All Saints singles chronology
| "Silver Shadow" (1994) | "I Know Where It's At" (1997) | "Never Ever" (1997) |

Music video
- "I Know Where It's At" on YouTube

= I Know Where It's At =

1997 single by All Saints

"I Know Where It's At" is a song by English girl group All Saints, released in August 1997 as their debut single from their first album, All Saints (1997). The song became the group's first top-10 hit, peaking at number four on the UK Singles Chart. In the United States, the single reached number 36 on the Billboard Hot 100. The song additionally entered the top 20 in Australia, Canada, France, Ireland and New Zealand.

==Background==
"I Know Where It's At" was written by Shaznay Lewis and Karl Gordon, and produced by Gordon.
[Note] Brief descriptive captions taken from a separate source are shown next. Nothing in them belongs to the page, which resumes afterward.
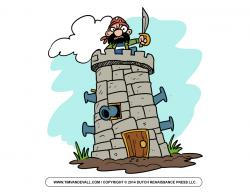 Fortress clipart tower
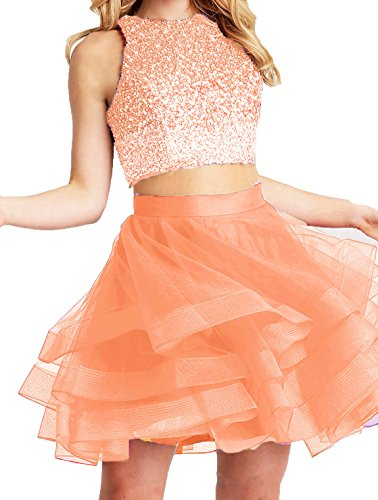 Piece Dresses Shop Short BS028 Ball Gowns Bonnie Prom Bonnie Homecoming Coral Open Two Back Sexy 2018 Beaded xqw4AYdIdS
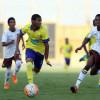 كأس الإتحاد السعودي للناشئين : تعادل النصر والاتحاد والاهلي يضرب الهلال بثلاثية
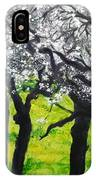 My Love Of Trees II IPhone Case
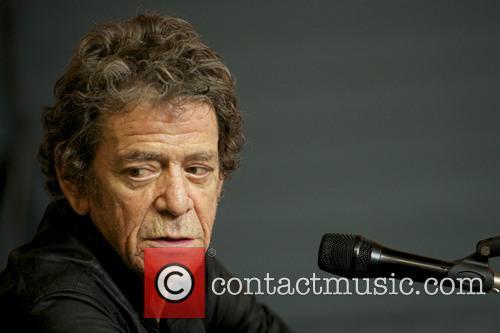 Lou Reed 1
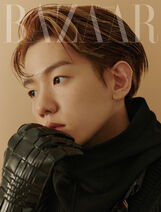 Baekhyun Harper's Baazar 1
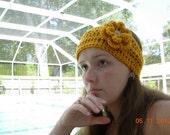 Sale Today-Headband /Earwarmer/Wrap With Flower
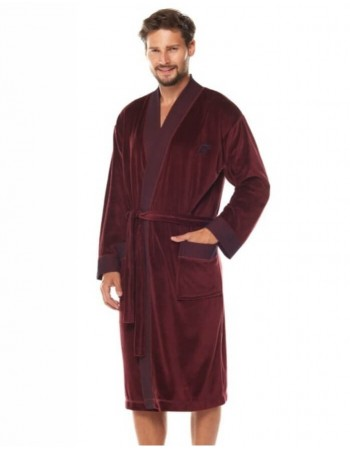 "Bathrobe ""Royal Dylan"""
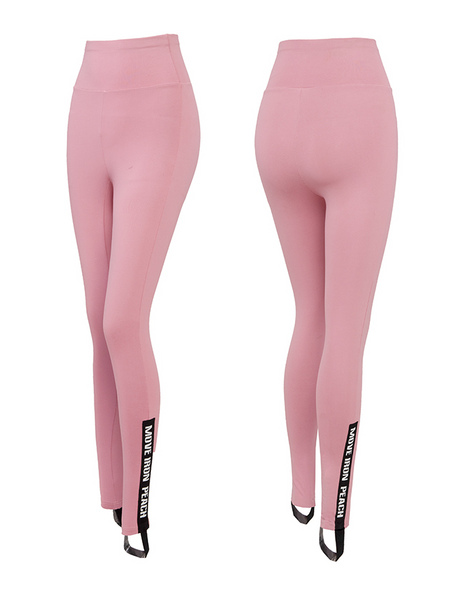 MIP TRAINING LEGGINGS WITH FOOT STRAPS IN POWDER PINK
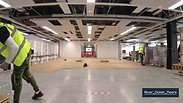 6mm Plywood installation demo process by River_Ocean_floors
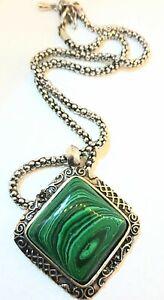 Stunning Silver Tone Vintage Malachite Semi Precious Stone Pendant Necklace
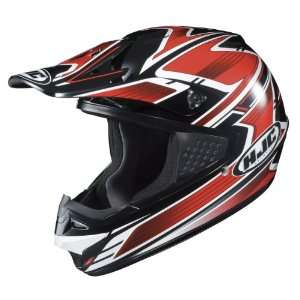 MX Thrust Motocross Helmet MC 1 Black/Red/White Extra Small XS 184 911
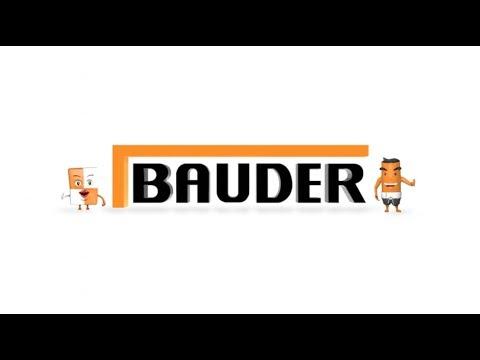 Twoja droga do bezpiecznego dachu z Bauder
Walter Becker and Donald Fagen are credited as writers because the song samples elements from Steely Dan's "The Fez".

==Critical reception==
The song received positive reviews from music critics. Stephen Thomas Erlewine from AllMusic picked it as one of the "standouts" from All Saints, describing it as "party-ready" and "Steely Dan-fueled". Pan-European magazine Music & Media wrote, "This all-female quartet has taken the UK by storm recently, prompting inevitable comparisons with the Spice Girls in the press. That doesn't really do them full justice—the song itself is actually very well written and the distinctive razorsharp vocal harmonies are the icing on the cake."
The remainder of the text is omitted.